My daughter chose purples as her favorite color, but in order to get enough colors to give interest, I suggested combining purples with Teals, which is how we ended up with the colors we used.

I chose a very compact stitch called Moss Stitch - it allows you to do a lot of rows in a small area, because in order to do an entire year, 365 rows in many stitches would be ridiculously large.  I then found a pattern online for a ripple using moss stitch, because I wanted something with a little more interest than just straight rows.

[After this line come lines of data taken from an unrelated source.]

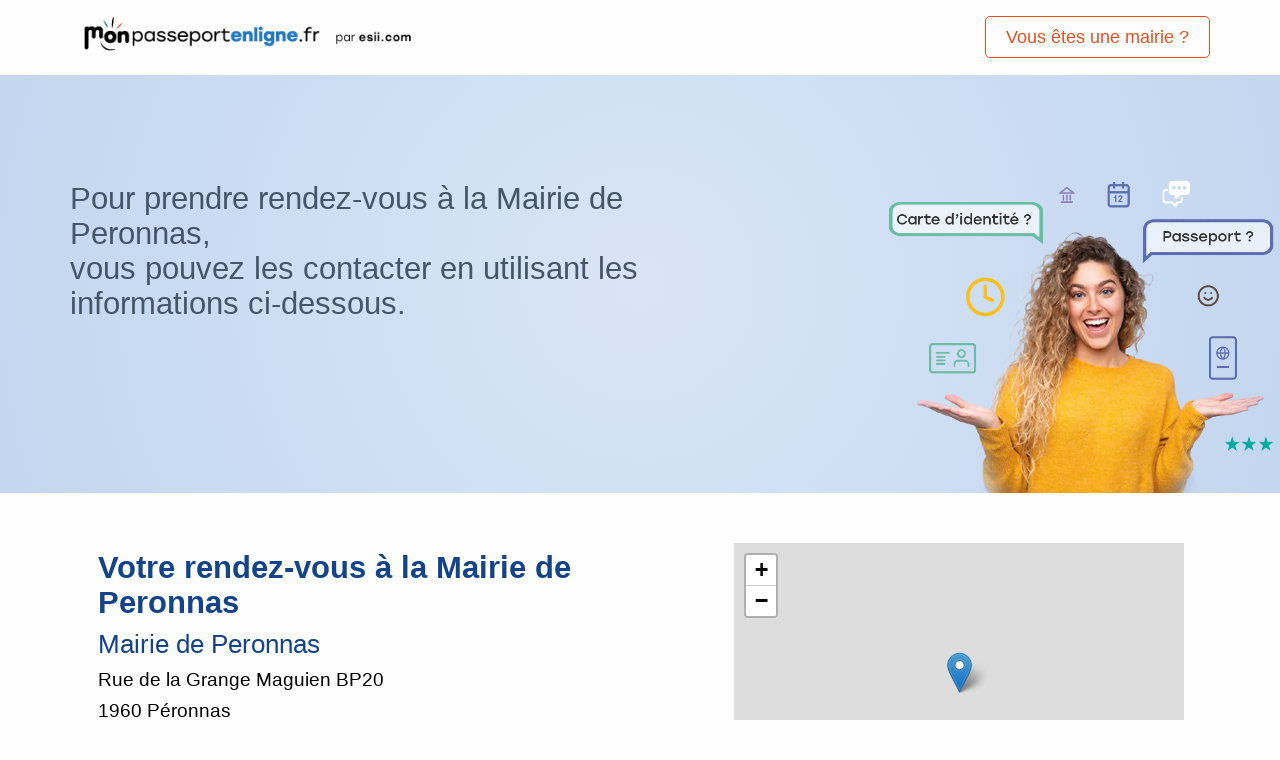

--- FILE ---
content_type: text/html
request_url: https://monpasseportenligne.fr/mairie/Mairie-de-Peronnas.html?reg=AUVERGNE-RHONE-ALPES
body_size: 2397
content:
<!DOCTYPE html>
<html>
<head>
<title>Prenez rendez-vous à la Mairie de Peronnas </title>
<meta charset='utf-8'>
	<meta name='author' content='ESII'>
	<meta name='viewport' content='width=device-width, initial-scale=1'>
	<meta name='theme-color' content='#B12A34'>
	<meta name='robots' content='index' />
	<link rel='shortcut icon' href='../favicon-32x32.png'>
	<link rel='stylesheet' href='../normalize.min.css'>
	<link rel='stylesheet' href='../style.css'>
	<link rel='manifest' href='../manifest.json'>
    <link rel='apple-touch-icon' href='../logo192.png'>
	<script src='../jquery.min.js'></script>
	<link rel='preload' as='style' href='https://use.typekit.net/noy8gwk.css'>
    <link rel='stylesheet' href='https://use.typekit.net/noy8gwk.css' media='print'>	
	<meta name='description' content='Prenez rendez-vous en ligne à la Mairie de Peronnas.'>
	<meta name='keywords' content='passeport,rendez-vous,mairie'>
	<link rel='canonical' href='https://monpasseportenligne.fr/Mairie de Peronnas.html' />
  	<meta property='og:title' content='Rdv pour CNI/PASSEPORTS à la mairie de Mairie de Peronnas'>
	<meta property='og:site_name' content='monpasseportenligne.fr'>
	<meta property='og:url' content='https://monpasseportenligne.fr/'>
	<meta property='og:description' content='Prenez rendez-vous en ligne à la Mairie de Peronnas.'>
	<meta property='og:type' content='article'>
	<meta property='og:locale' content='fr_FR'>
	<meta property='og:image' content='https://monpasseportenligne.fr/meta.png'>
	<meta property='twitter:card' content='summary'>
	<meta property='twitter:site' content='monpasseportenligne.fr'>
	<meta property='twitter:title' content='Rdv pour CNI/PASSEPORTS à la mairie de Mairie de Peronnas'>
	<meta property='twitter:description' content='Prenez rendez-vous en ligne à la Mairie de Peronnas.'>
	<meta property='twitter:image' content='https://monpasseportenligne.fr/meta.png'>
	<link rel='stylesheet' href='../js/leaflet.css'/>
</head>
<body>
<div id='header'>
	<div id='headerleft'><a id='atitle' href='../index'><img src='../logoheader.png' title='monpasseportenligne logo' alt='monpasseportenligne' id='toplogo'></a></div>
	<a href='../renouvellement-carte-identite-passeport' id='headerright'>Vous êtes une mairie ?</a>
</div>


<div id='search'>
	<img src='../fond-femme-seule.webp' alt='recherche mairie passeport carte identité' class='imgsearch'>
	<span><b>Pour prendre rendez-vous à la Mairie de Peronnas,<br> vous pouvez les contacter en utilisant les informations ci-dessous.</span></b>
</div>

<div class='adminconf'><div class='admintextecenter'>

<div id='coord'>
		<h1>Votre rendez-vous à la Mairie de Peronnas</h1><h2>Mairie de Peronnas</h2><p> Rue de la Grange Maguien BP20 </p><p> 1960 Péronnas</p><p> ☏   04 74 32 31 50</p><p> ⛬   6675 habitants</p><p><script>const queryString = window.location.search;const urlParams = new URLSearchParams(queryString);const product = urlParams.get('reg');var a = document.createElement('a');var link = document.createTextNode('Retour au listing Mairie');a.appendChild(link);a.classList.add('backmairie');a.title = 'Retour au listing Mairie';a.href = '../index?reg='+product;document.getElementById('coord').appendChild(a);</script></p>
</div>
<div id='map' style='width:450px;height:300px;position:relative;float:right;'></div>
</div></div>

<div class='admintexte'><div class='admintextecenter'>
<p>La Mairie de Peronnas possède un possède un <b>lecteur biométrique pour réaliser des passeports et des cartes d’identité</b> nationales biométriques.</p>
<p> N’hésitez pas à prendre contact avec la Mairie de Peronnas afin de vérifier les délais d’attente pour un rendez-vous de première demande ou de renouvellement des pièces d’identité (passeport ou carte d’identité).</p>
<p>La mairie de Mairie de Peronnas ne propose pas de système de prise de rendez-vous en ligne compatible avec la plateforme <a href='https://monpasseportenligne.fr/'>monpasseportenligne.fr</a>. </p>
<p>C’est pourquoi il vous faudra <u>prendre contact directement avec eux</u>. Vous pouvez également consulter les disponibilités de rendez-vous en ligne dans de nombreuses autres mairies près de chez vous grâce à notre site en cliquant ici.</p>

<p>Avant de prendre rendez-vous à la Mairie de Peronnas pensez à compléter votre pré-demande de passeport ou de carte d’identité nationale en ligne. Cela vous fera gagner du temps !</p>
<a id='ants' target='_blank' href='https://passeport.ants.gouv.fr/'>Commencez votre pré-demande en ligne</a>
</div></div>

 <div class='prefooter'>
    <p>Vous voulez découvrir la solution de rendez-vous en ligne et toutes les possibilités qu'offre <a class='afirst' title='lien vers orionrdv.com' href='https://orionrdv.com/fr/rendez-vous-mairie-administration'>Orion</a> ? N'hésitez pas à nous contacter !</p>
    <a class='asecond' title='contactez-nous' href='mailto:info@esii.com?subject=Message de mon passeport en ligne!'>Contactez-nous</a>
 </div>

<div class='footer'>
      <a href='https://www.esii.com' title='logo ESII'><img alt='ESII' src='../esii-nb.png' title='logo ESII'></a>
      <a href='renouvellement-carte-identite-passeport' id='footermairie'>Vous êtes une mairie ?</a>
      <a target='_blank' href='legal'>Mentions légales - © Copyright  2022  ESII. Tous droits réservés</a>
  		<iframe src='//www.facebook.com/plugins/like.php?href=https%3A%2F%2Fwww.facebook.com%2FESIIOfficiel&amp;width=150&amp;height=21&amp;colorscheme=light&amp;layout=button_count&amp;action=like&amp;show_faces=true&amp;send=false&amp;appId=569360426428348' scrolling='no' frameborder='0' allowtransparency='true'></iframe>
  </div>

<script src='../js/leaflet.js'></script>
<script>let mapOptions = {center:[46.16930995,5.2214215545089715],zoom:10};let map = new L.map('map' , mapOptions);let layer = new L.TileLayer('http://{s}.tile.openstreetmap.org/{z}/{x}/{y}.png');
map.addLayer(layer);let marker = new L.Marker([46.16930995,5.2214215545089715]);marker.addTo(map);</script>
</body>
</html>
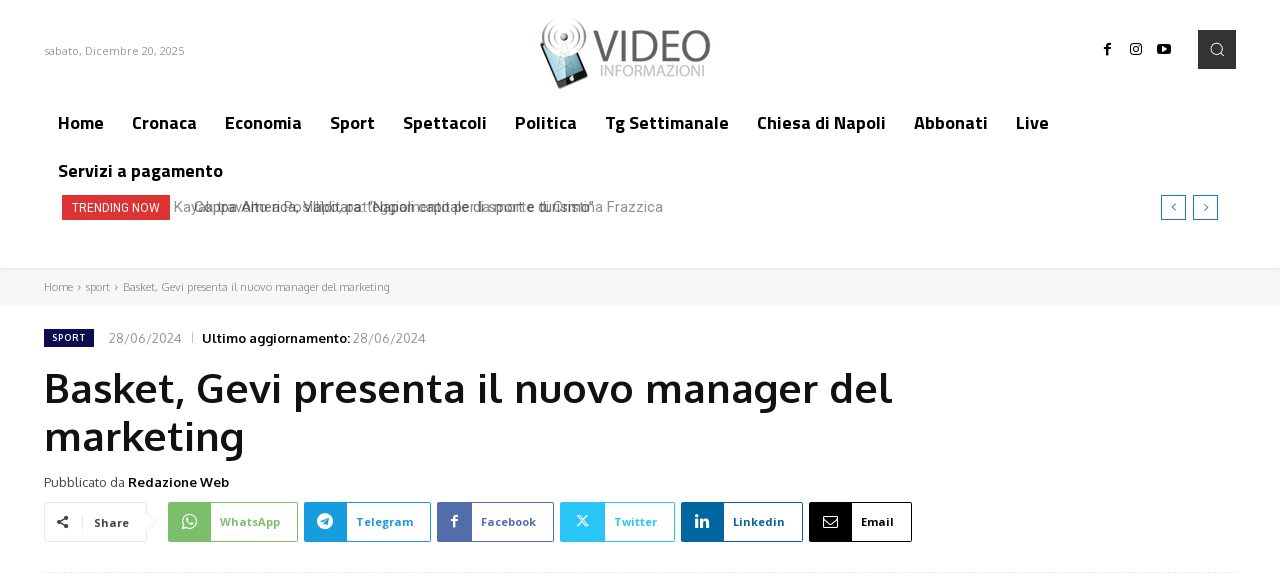

--- FILE ---
content_type: text/html; charset=utf-8
request_url: https://www.google.com/recaptcha/api2/aframe
body_size: 267
content:
<!DOCTYPE HTML><html><head><meta http-equiv="content-type" content="text/html; charset=UTF-8"></head><body><script nonce="-8rpM8V-tCwg7tMM7jGnTQ">/** Anti-fraud and anti-abuse applications only. See google.com/recaptcha */ try{var clients={'sodar':'https://pagead2.googlesyndication.com/pagead/sodar?'};window.addEventListener("message",function(a){try{if(a.source===window.parent){var b=JSON.parse(a.data);var c=clients[b['id']];if(c){var d=document.createElement('img');d.src=c+b['params']+'&rc='+(localStorage.getItem("rc::a")?sessionStorage.getItem("rc::b"):"");window.document.body.appendChild(d);sessionStorage.setItem("rc::e",parseInt(sessionStorage.getItem("rc::e")||0)+1);localStorage.setItem("rc::h",'1766202497374');}}}catch(b){}});window.parent.postMessage("_grecaptcha_ready", "*");}catch(b){}</script></body></html>

--- FILE ---
content_type: application/javascript
request_url: https://videoinformazioni.com/wp-content/plugins/pojo-accessibility/assets/build/gutenberg-custom-link.js?ver=42a2a59090c5731808c1
body_size: 138
content:
(()=>{"use strict";const t=window.wp.blockEditor,e=window.wp.blocks,i=window.wp.components,s=window.wp.i18n,l=window.ReactJSXRuntime;(0,e.registerBlockType)("ally/custom-link",{title:(0,s.__)("Ally Widget Trigger","pojo-accessibility"),icon:"admin-links",category:"widgets",attributes:{linkText:{type:"string",default:(0,s.__)("Open Ally Widget","pojo-accessibility")}},edit:({attributes:e,setAttributes:n})=>{const o=(0,t.useBlockProps)();return(0,l.jsx)("div",{...o,children:(0,l.jsx)(i.TextControl,{label:(0,s.__)("Link Text","pojo-accessibility"),value:e.linkText,onChange:t=>n({linkText:t})})})},save:({attributes:e})=>{const i=t.useBlockProps.save();return(0,l.jsx)("div",{...i,children:(0,l.jsx)("a",{className:"ally-widget-trigger",href:"#",children:e.linkText})})}})})();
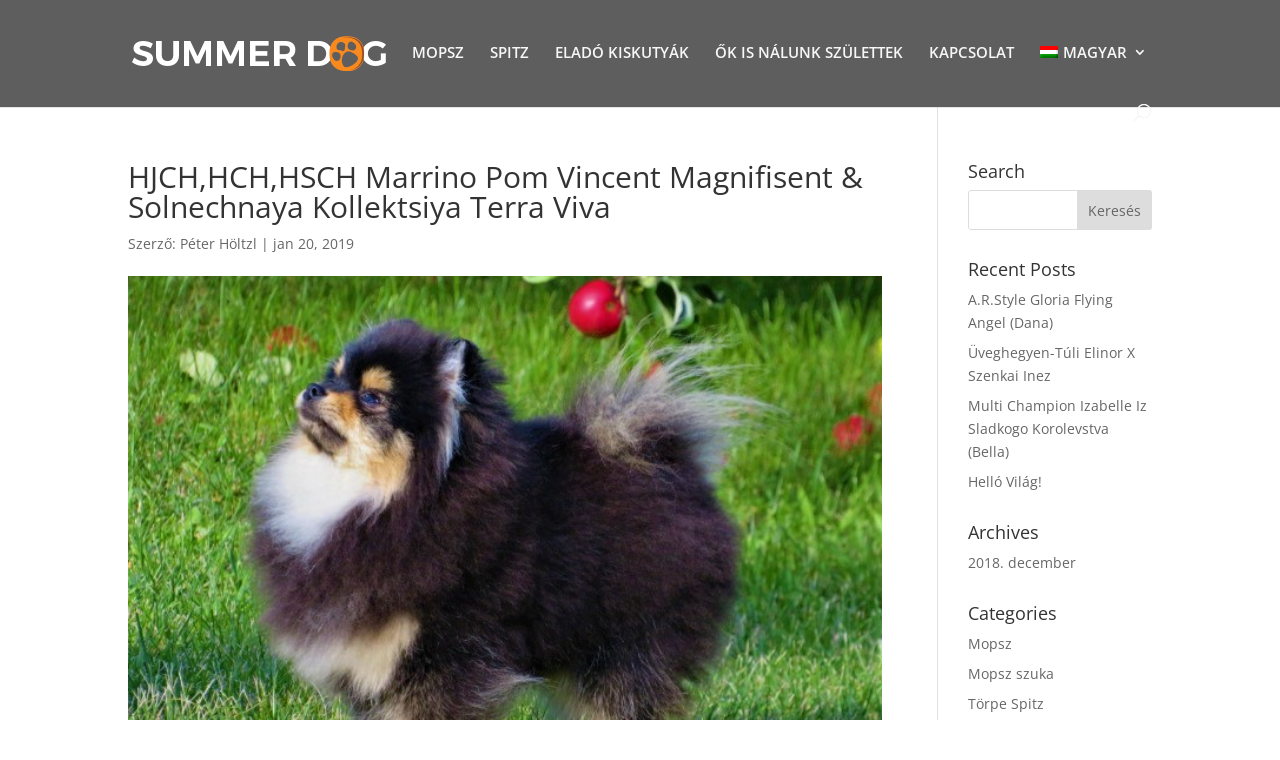

--- FILE ---
content_type: text/html; charset=utf-8
request_url: https://www.google.com/recaptcha/api2/aframe
body_size: 268
content:
<!DOCTYPE HTML><html><head><meta http-equiv="content-type" content="text/html; charset=UTF-8"></head><body><script nonce="B0P9yBoQqm3w0XwOeXlJkA">/** Anti-fraud and anti-abuse applications only. See google.com/recaptcha */ try{var clients={'sodar':'https://pagead2.googlesyndication.com/pagead/sodar?'};window.addEventListener("message",function(a){try{if(a.source===window.parent){var b=JSON.parse(a.data);var c=clients[b['id']];if(c){var d=document.createElement('img');d.src=c+b['params']+'&rc='+(localStorage.getItem("rc::a")?sessionStorage.getItem("rc::b"):"");window.document.body.appendChild(d);sessionStorage.setItem("rc::e",parseInt(sessionStorage.getItem("rc::e")||0)+1);localStorage.setItem("rc::h",'1768723671606');}}}catch(b){}});window.parent.postMessage("_grecaptcha_ready", "*");}catch(b){}</script></body></html>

Here we have the results of January and February.



I'm very very pleased so far!  I figure once we get to summer, and all of the activity my daughter will be engages in, the colors will shift more towards those assigned to the lower ranges.  On the other hand, I am very pleased that those sorts of changes are not obvious.  I know what colors represent dangerous lows, or dangerous highs, but no one else does...and they aren't obvious - there's isn't one color that is the "ideal", and everything else is wrong...so my daughter won't have a constant reminder when she looks at it that she didn't have perfect BG all the time.

I will continue to post updates on my progress as I work on it through the coming year.  I can't wait to see how it all turns out in the end!